▶ _What you need to do_
Tally the lines in the items below that contain the word "appear". Reply with that number alone.

#### The data ####

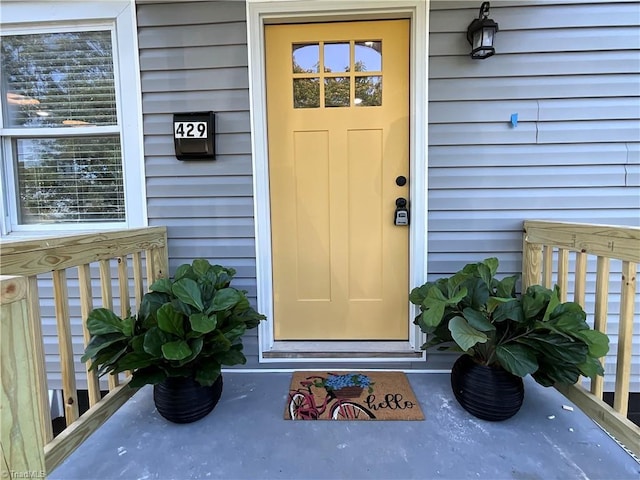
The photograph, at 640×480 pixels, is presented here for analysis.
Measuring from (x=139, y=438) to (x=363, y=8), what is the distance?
249cm

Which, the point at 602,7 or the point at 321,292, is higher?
the point at 602,7

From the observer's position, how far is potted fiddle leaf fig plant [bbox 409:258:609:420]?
1.43m

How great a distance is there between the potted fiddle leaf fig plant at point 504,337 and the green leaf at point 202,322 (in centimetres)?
95

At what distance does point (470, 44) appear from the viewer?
1916 mm

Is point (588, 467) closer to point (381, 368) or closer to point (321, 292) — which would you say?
point (381, 368)

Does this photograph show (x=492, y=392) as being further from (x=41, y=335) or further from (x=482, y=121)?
(x=41, y=335)

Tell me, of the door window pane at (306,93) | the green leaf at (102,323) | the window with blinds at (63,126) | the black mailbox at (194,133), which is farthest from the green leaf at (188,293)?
the door window pane at (306,93)

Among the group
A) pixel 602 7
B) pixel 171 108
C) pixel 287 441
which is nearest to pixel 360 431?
pixel 287 441

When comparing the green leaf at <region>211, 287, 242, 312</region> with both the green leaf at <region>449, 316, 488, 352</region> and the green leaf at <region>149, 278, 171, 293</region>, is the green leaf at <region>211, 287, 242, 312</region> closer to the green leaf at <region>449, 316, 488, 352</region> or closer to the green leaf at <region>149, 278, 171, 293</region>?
the green leaf at <region>149, 278, 171, 293</region>

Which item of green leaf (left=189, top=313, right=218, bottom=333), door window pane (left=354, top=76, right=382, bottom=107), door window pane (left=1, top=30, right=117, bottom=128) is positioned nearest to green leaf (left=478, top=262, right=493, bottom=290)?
door window pane (left=354, top=76, right=382, bottom=107)

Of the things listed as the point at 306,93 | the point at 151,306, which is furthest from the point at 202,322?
the point at 306,93

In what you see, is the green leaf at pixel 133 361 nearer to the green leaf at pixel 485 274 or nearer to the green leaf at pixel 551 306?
the green leaf at pixel 485 274

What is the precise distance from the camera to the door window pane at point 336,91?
2.08m

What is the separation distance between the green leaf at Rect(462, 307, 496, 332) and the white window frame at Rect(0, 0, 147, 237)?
1.91 metres
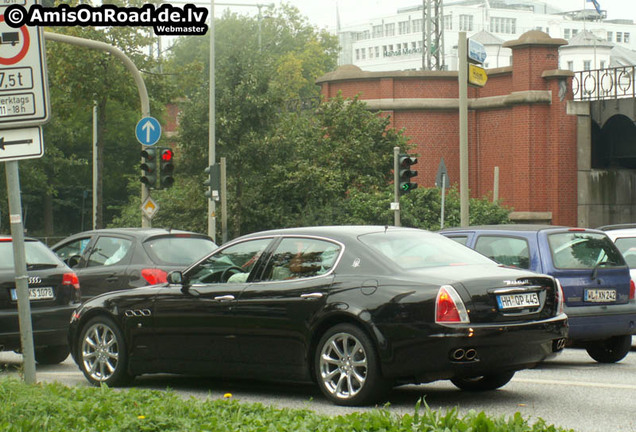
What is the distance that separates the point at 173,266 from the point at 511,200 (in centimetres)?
2728

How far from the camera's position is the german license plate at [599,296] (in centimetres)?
1182

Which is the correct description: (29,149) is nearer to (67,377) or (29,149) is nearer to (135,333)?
(135,333)

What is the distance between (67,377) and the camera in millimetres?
11250

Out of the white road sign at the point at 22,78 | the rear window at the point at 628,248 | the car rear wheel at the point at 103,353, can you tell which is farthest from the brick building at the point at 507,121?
the white road sign at the point at 22,78

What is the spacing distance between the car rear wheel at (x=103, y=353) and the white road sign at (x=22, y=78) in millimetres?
2997

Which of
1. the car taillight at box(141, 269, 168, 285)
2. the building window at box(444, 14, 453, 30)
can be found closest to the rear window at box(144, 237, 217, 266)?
the car taillight at box(141, 269, 168, 285)

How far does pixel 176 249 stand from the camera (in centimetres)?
1423

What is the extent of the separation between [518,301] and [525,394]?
101cm

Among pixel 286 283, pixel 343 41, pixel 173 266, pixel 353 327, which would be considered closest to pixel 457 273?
pixel 353 327

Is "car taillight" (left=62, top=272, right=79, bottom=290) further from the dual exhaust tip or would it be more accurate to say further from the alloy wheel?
the dual exhaust tip

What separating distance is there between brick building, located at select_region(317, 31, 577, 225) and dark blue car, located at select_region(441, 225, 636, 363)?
24.9m

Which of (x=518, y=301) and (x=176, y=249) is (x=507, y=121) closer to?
(x=176, y=249)

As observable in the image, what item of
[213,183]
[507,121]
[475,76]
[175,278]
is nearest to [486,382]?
[175,278]

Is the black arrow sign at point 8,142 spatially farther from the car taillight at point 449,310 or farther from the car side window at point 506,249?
the car side window at point 506,249
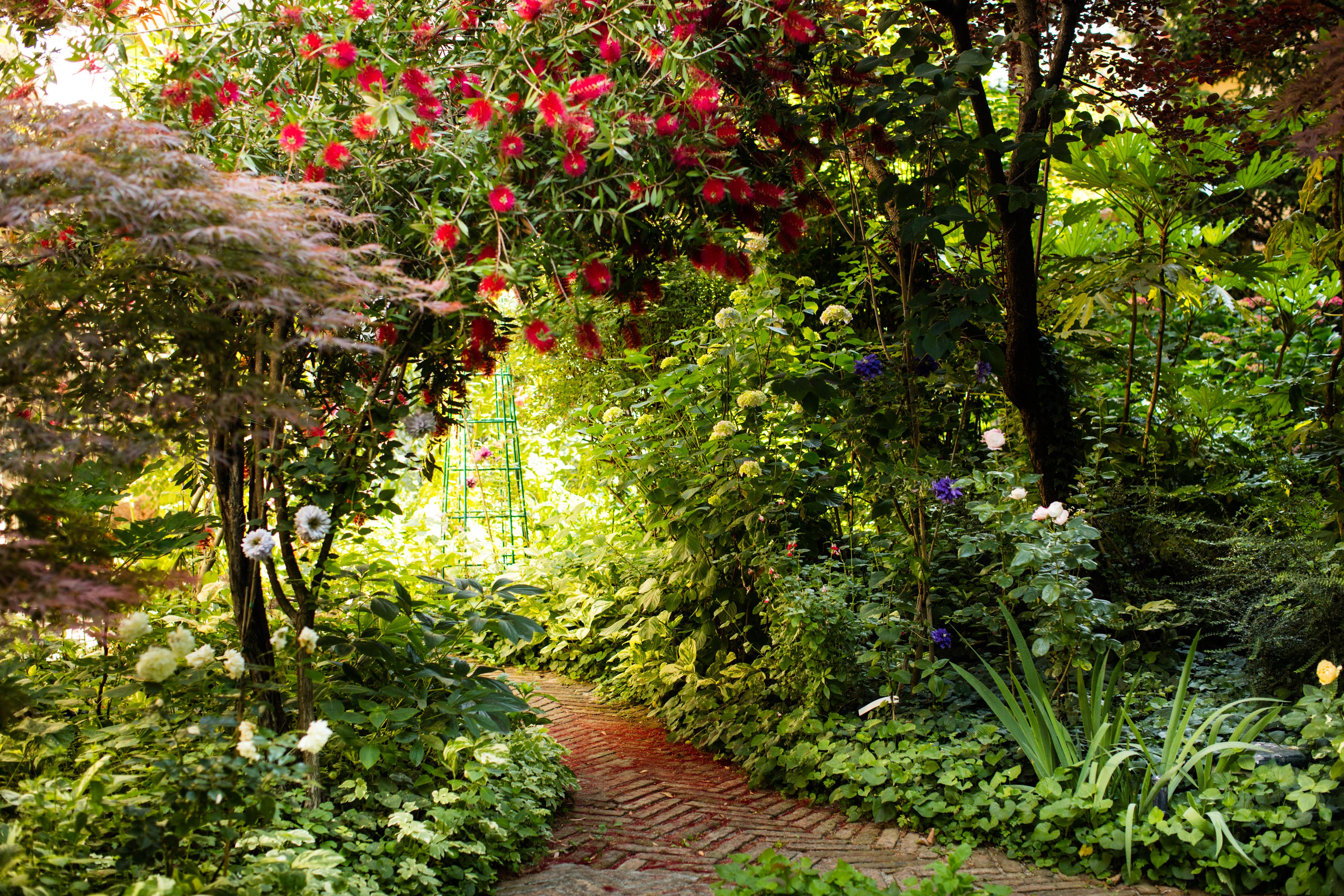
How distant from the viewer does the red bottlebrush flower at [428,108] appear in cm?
212

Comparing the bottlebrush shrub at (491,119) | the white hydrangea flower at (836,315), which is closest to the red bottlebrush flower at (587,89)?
the bottlebrush shrub at (491,119)

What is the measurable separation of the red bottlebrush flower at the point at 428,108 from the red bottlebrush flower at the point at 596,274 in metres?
0.52

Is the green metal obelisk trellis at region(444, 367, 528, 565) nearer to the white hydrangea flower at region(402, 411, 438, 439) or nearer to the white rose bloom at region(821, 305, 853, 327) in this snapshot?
the white rose bloom at region(821, 305, 853, 327)

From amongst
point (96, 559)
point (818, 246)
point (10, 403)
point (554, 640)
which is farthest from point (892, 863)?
point (818, 246)

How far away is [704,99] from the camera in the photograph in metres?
2.37

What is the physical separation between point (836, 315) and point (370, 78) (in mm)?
1853

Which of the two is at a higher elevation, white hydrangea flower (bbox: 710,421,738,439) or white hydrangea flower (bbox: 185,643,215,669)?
white hydrangea flower (bbox: 710,421,738,439)

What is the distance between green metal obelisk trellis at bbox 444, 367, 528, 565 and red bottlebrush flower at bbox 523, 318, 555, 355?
3355mm

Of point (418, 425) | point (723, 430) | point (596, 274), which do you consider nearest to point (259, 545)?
point (418, 425)

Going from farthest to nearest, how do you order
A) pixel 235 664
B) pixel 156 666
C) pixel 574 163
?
1. pixel 574 163
2. pixel 235 664
3. pixel 156 666

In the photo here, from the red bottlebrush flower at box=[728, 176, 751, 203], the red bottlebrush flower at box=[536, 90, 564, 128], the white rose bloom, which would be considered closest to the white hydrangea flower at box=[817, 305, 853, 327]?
the white rose bloom

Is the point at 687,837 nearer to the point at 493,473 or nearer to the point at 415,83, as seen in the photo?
the point at 415,83

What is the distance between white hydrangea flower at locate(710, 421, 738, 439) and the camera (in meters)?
3.43

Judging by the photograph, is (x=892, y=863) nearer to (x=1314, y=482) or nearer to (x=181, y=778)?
(x=181, y=778)
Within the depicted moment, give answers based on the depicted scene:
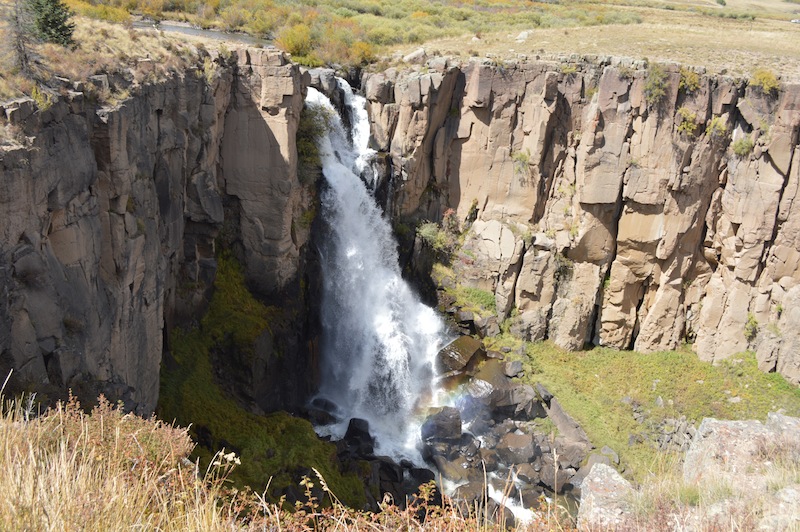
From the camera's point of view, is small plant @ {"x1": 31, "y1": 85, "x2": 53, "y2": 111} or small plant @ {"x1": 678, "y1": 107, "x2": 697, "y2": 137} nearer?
small plant @ {"x1": 31, "y1": 85, "x2": 53, "y2": 111}

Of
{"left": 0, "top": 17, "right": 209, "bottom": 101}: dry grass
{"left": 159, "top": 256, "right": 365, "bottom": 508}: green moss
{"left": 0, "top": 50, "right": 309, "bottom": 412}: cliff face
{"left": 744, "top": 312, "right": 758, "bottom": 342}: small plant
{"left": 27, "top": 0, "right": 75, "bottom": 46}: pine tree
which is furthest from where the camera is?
{"left": 744, "top": 312, "right": 758, "bottom": 342}: small plant

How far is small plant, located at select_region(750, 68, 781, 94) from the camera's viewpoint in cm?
2341

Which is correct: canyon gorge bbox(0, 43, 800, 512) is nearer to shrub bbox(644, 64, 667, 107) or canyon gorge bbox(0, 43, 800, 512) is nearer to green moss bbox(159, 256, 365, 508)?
shrub bbox(644, 64, 667, 107)

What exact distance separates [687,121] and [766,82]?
2.98 meters

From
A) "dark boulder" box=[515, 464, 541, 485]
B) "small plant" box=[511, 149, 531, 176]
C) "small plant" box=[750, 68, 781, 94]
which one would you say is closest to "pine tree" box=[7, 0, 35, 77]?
"dark boulder" box=[515, 464, 541, 485]

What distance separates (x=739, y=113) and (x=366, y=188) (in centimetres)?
1494

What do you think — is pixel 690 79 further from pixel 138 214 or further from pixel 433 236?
pixel 138 214

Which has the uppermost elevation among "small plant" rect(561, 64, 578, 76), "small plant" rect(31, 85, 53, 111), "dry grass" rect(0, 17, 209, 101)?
"small plant" rect(561, 64, 578, 76)

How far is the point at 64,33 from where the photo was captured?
→ 49.8 ft

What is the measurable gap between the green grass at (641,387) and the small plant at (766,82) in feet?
33.7

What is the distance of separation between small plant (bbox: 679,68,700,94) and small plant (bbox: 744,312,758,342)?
9232 mm

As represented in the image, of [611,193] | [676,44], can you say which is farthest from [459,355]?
[676,44]

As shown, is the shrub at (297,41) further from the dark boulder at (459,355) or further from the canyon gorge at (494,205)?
the dark boulder at (459,355)

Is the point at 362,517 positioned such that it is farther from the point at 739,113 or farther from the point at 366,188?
the point at 739,113
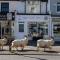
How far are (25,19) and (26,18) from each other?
0.21m

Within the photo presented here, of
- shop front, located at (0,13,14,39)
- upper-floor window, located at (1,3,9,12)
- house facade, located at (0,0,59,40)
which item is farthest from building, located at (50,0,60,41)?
upper-floor window, located at (1,3,9,12)

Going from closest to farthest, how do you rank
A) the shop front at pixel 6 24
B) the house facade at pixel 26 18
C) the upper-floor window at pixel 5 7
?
the shop front at pixel 6 24, the house facade at pixel 26 18, the upper-floor window at pixel 5 7

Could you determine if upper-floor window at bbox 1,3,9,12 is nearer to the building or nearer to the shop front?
the shop front

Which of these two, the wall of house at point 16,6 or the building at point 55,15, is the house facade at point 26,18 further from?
the building at point 55,15

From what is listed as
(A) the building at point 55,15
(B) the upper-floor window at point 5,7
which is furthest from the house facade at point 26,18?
(A) the building at point 55,15

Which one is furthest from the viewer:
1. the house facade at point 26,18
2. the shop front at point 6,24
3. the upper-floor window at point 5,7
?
the upper-floor window at point 5,7

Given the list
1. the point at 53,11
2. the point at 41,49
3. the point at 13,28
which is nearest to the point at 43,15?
the point at 53,11

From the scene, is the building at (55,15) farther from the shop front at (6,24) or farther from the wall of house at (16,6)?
the shop front at (6,24)

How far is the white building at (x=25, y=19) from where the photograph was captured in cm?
4447

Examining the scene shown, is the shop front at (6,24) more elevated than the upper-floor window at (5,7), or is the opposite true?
the upper-floor window at (5,7)

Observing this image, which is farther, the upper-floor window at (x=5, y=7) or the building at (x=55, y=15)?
the upper-floor window at (x=5, y=7)

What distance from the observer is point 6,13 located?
44438 mm

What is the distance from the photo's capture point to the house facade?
4441 cm

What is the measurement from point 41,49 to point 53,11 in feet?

####

▶ _The output_
2